Subsequently, we analysed the values of pro-oxidative markers (ischaemia-modified albumin, advanced glycation end products, protein products of advanced oxidation, MDA) and antioxidative markers (total AAT with CUPRAC and ABTS methods, SOD, catalase). Thus, pro-oxidant activity, manifested by increased values of AGE-pentosidine-like, AGE-verperlysin-like and MDA, was more expressed in patients with CAP and CHF, compared to the control group. This can be explained through a more expressed association between pro-OS markers activation and cardiovascular events in patients with CAP, such as cardiac arrhythmias, systolic and diastolic dysfunction of the left ventricle and the development of chronic congestive heart failure (16).
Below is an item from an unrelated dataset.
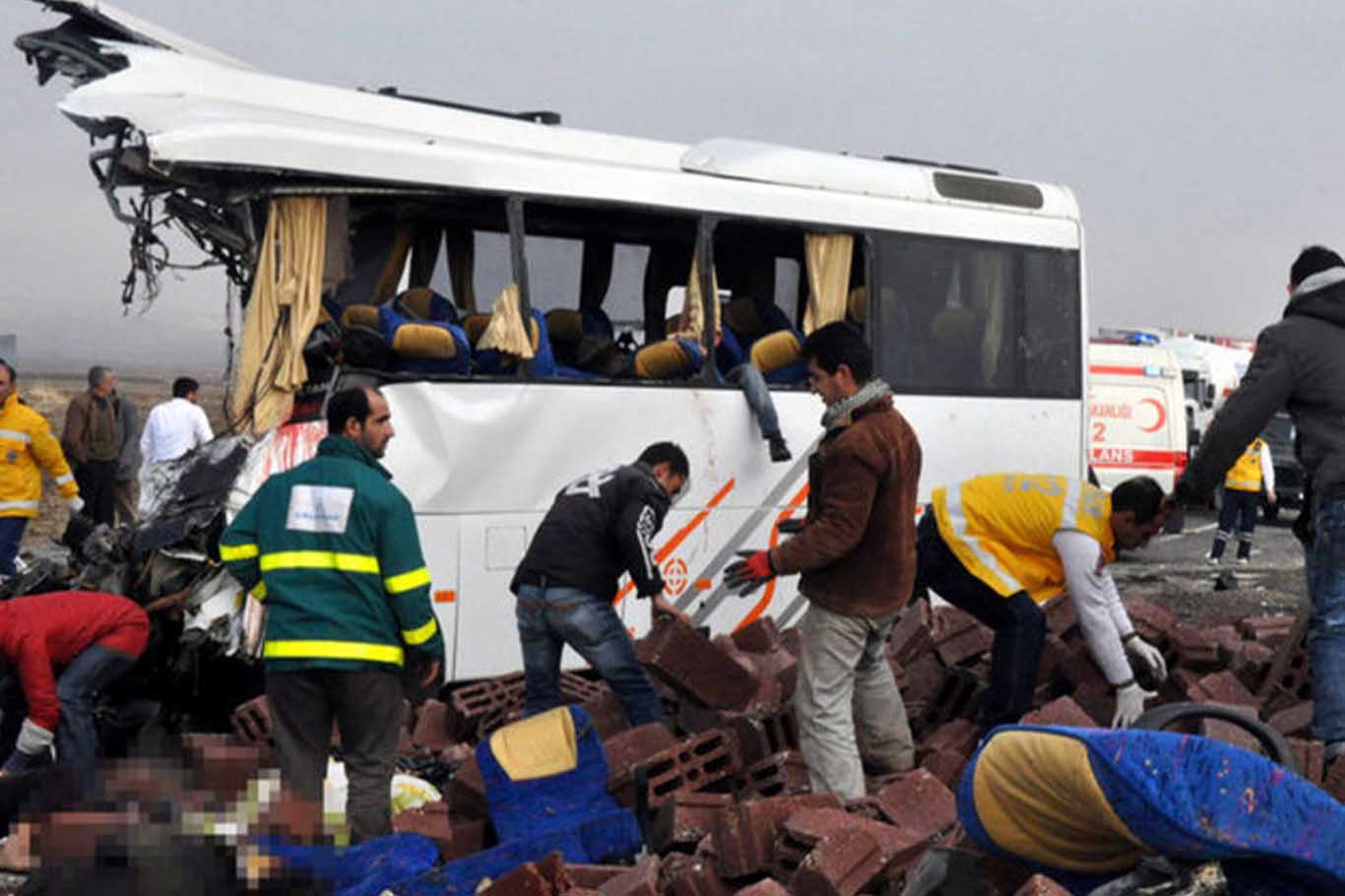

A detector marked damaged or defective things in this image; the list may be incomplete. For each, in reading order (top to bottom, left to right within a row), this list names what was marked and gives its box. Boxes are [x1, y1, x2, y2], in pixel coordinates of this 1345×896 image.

wrecked white bus [18, 1, 1092, 677]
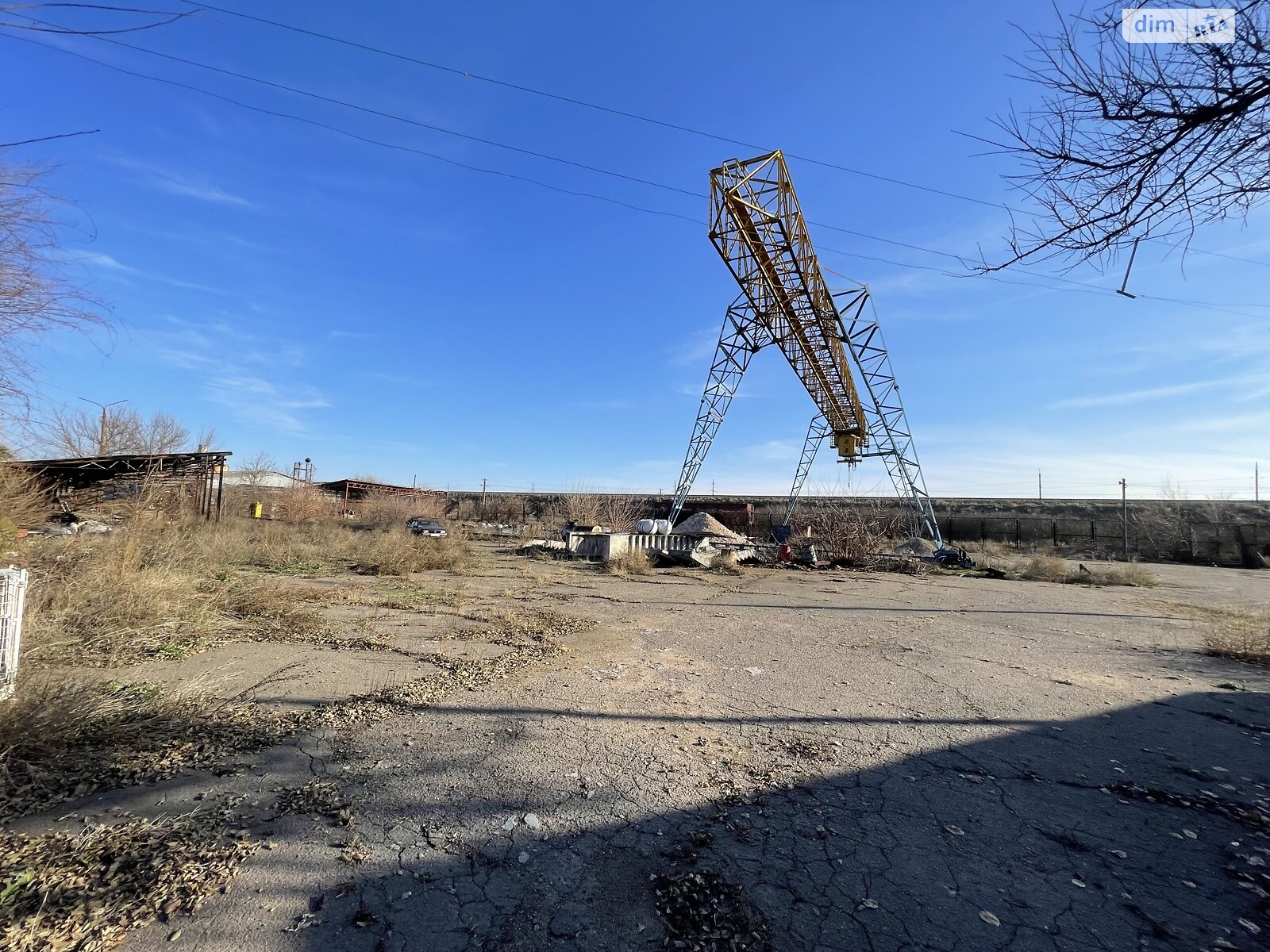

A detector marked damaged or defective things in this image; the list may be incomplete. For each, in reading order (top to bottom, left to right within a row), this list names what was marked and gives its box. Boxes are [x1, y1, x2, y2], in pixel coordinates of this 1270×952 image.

cracked asphalt pavement [121, 559, 1270, 952]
The antioxidant defence system in patients with CAP and CHF in our study was determined by increased levels of total AAT with CUPRAC and ABTS methods. At the same time, catalase had lower values in the CHF group. The increased levels of antioxidative stress markers in our study can be explained by an imbalance between the increased formation of ROS and the elimination or neutralisation of ROS by an antioxidant system, and it can have direct implications in the evolution of CAP in patients with CHF. In contrast with our results, a study by Reshetar (17) demonstrated an excessive accumulation of final lipid peroxidation products in combination with insufficient activation of antioxidant defence in patients with CAP. In our study, we demonstrated that in patients with CAP and CHF, antioxidant defence system is being simultaneously activated, with the increased values of total AAT with CUPRAC and ABTS methods.

In our study, most of the patients (96.2%) from the group with CAP and CHF showed a positive outcome by the end of antibacterial treatment, manifested by the improvement of clinical data, decline of inflammatory markers and radiological resolution of pneumonia. Similar data were obtained in a study that followed the course of CAPs in 7449 hospitalised patients (18). Peyrani et al. (19) showed that 77% of patients had a positive final outcome of pneumonia, and death occurred in 6% of cases.

The radiological manifestations, represented by bilateral expansion of the pulmonary infiltrate and the presence of pleural effusion, in association with worsening dyspnoea at the onset of the disease, are characteristic for patients with CAP and CHF. The hypothesis of the study, which assumes that the coexistence of CAP and CHF results in an excessive accumulation of pro-oxidative reaction products, was not fully confirmed, the counterbalancing of OS being mainly achieved by increasing the total AAT with the CUPRAC method.